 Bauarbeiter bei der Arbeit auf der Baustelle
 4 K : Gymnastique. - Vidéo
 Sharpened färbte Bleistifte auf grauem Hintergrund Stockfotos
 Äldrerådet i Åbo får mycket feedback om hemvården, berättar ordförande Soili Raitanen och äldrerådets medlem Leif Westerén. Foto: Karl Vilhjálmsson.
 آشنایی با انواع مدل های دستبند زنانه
★ ★ ★
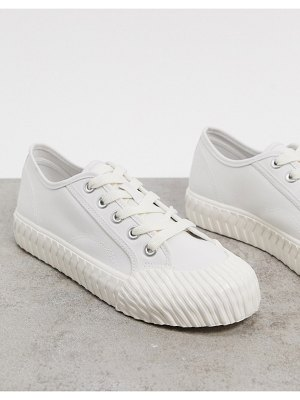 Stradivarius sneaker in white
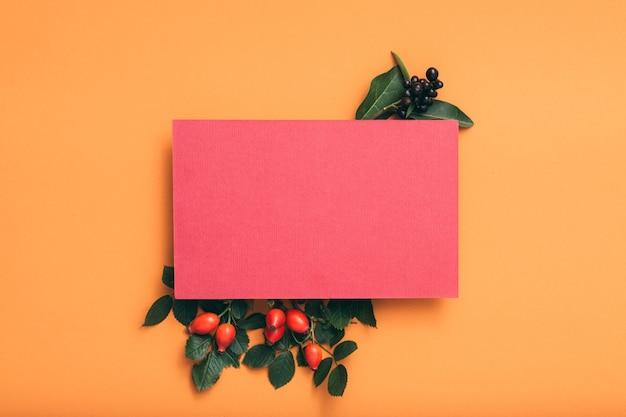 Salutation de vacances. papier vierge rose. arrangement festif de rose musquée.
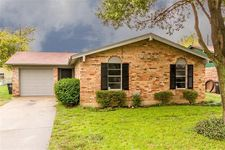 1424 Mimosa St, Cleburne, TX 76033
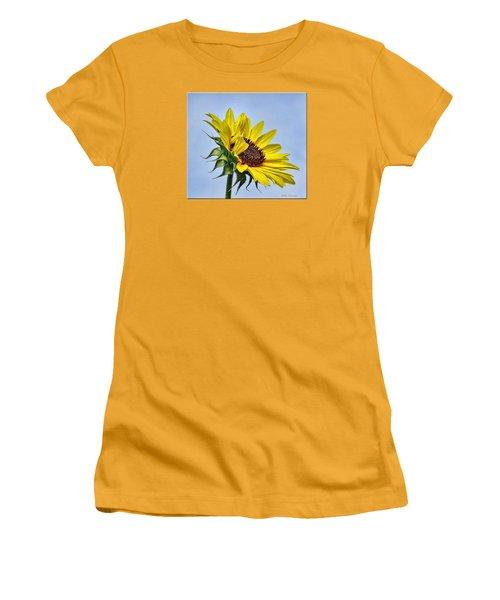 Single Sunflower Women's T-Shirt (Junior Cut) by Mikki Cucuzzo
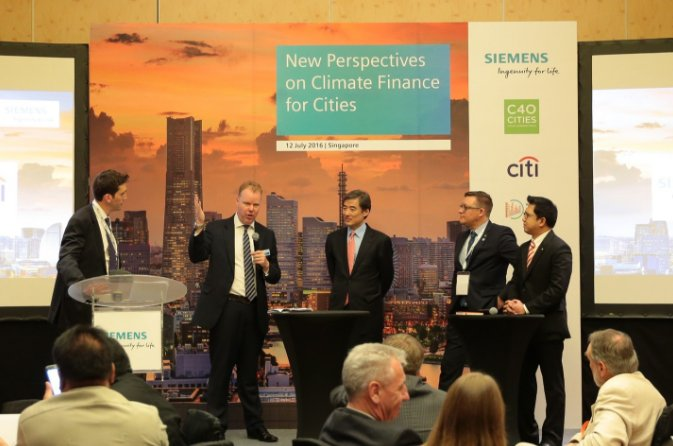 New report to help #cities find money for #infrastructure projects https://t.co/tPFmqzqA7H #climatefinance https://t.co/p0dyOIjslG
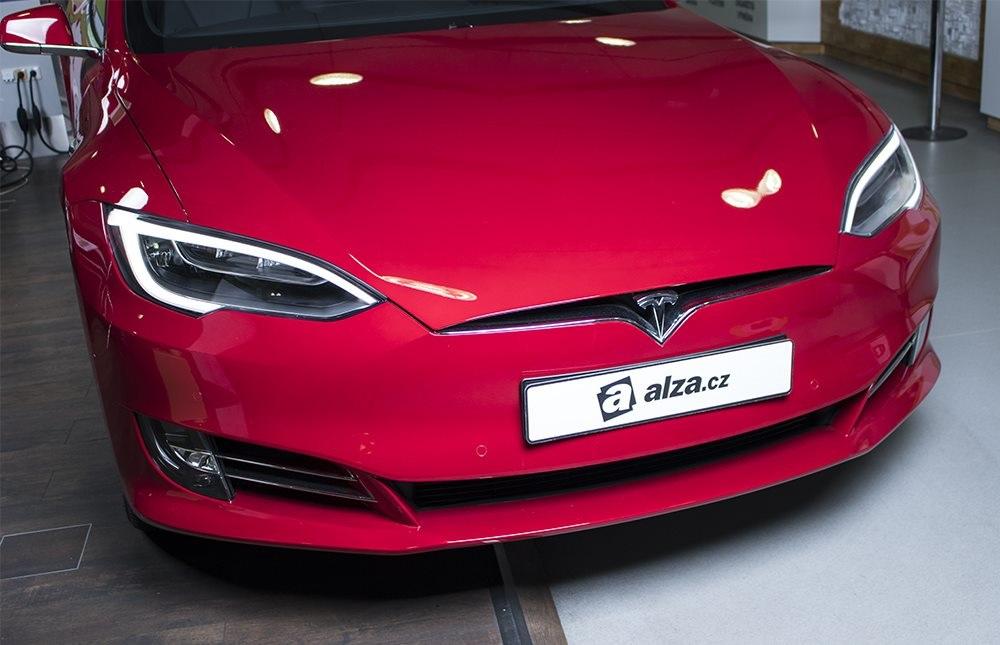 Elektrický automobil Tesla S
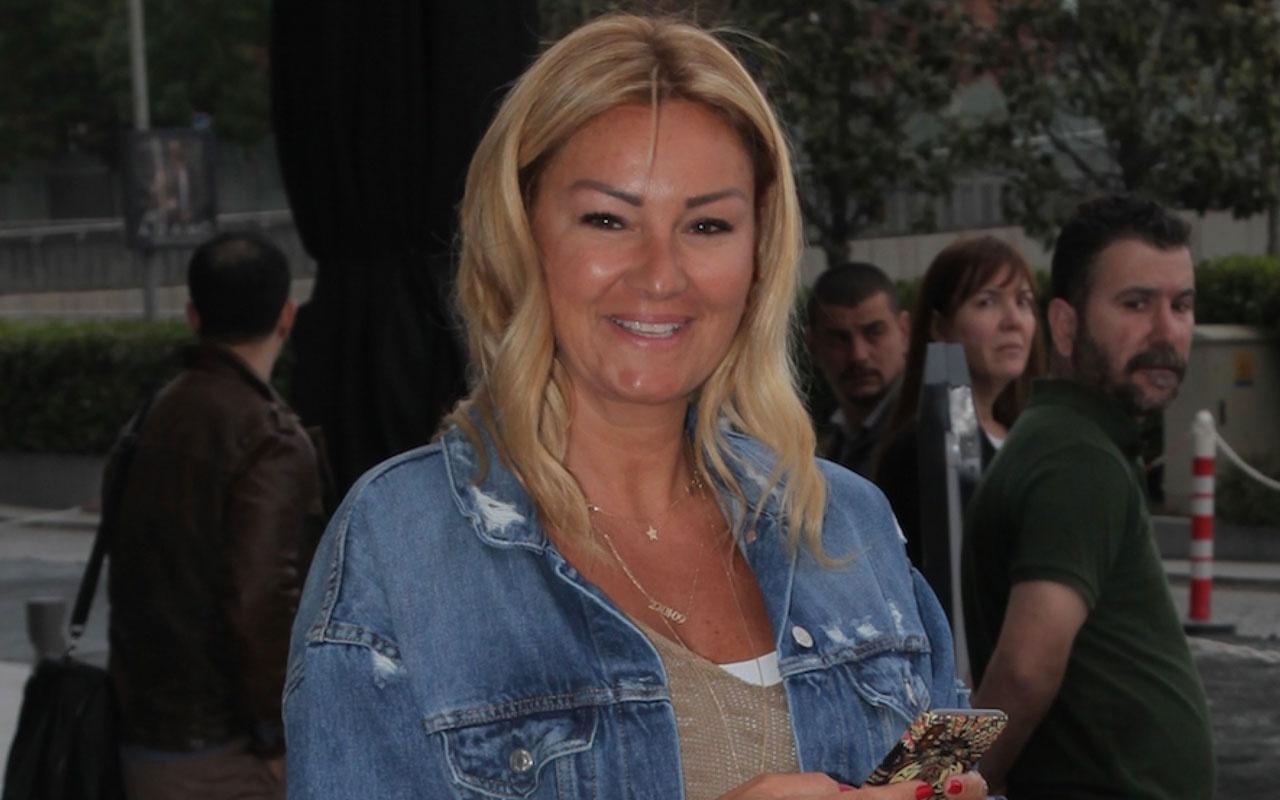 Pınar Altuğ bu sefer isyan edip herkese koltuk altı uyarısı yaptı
★ ★ ★
- _EXERCISE_: Could you restate word for word the lines above from the one containing "Bauarbeiter bei der Arbeit auf der Baustelle" through the one containing "آشنایی با انواع مدل های دستبند زنانه", both included, and nothing else?

- _ANSWER SECTION_:
 Bauarbeiter bei der Arbeit auf der Baustelle
 4 K : Gymnastique. - Vidéo
 Sharpened färbte Bleistifte auf grauem Hintergrund Stockfotos
 Äldrerådet i Åbo får mycket feedback om hemvården, berättar ordförande Soili Raitanen och äldrerådets medlem Leif Westerén. Foto: Karl Vilhjálmsson.
 آشنایی با انواع مدل های دستبند زنانه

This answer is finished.